---------- Stored rows

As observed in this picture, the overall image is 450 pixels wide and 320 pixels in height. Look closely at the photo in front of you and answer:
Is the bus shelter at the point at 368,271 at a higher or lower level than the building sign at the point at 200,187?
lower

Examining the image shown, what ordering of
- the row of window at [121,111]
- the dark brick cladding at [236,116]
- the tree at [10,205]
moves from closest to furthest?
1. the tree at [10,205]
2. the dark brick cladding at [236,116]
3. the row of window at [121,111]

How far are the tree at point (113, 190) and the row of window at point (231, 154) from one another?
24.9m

--------------------
---------- Stored rows

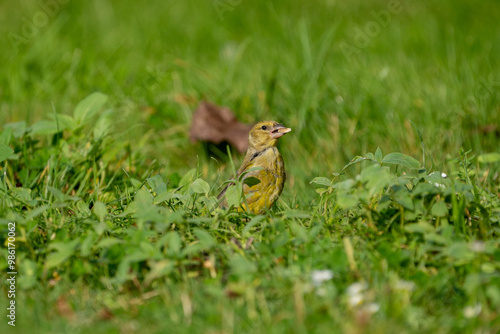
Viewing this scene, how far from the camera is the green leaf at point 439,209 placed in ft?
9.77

--------------------

#### [Your task]
Please reproduce the lines starting with the line containing "Examining the image shown, what ordering of" and going on through the line containing "3. the row of window at [121,111]", substituting "nearest" for "closest" and changing nothing else.

#### [Written solution]
Examining the image shown, what ordering of
- the row of window at [121,111]
- the dark brick cladding at [236,116]
- the tree at [10,205]
moves from nearest to furthest?
1. the tree at [10,205]
2. the dark brick cladding at [236,116]
3. the row of window at [121,111]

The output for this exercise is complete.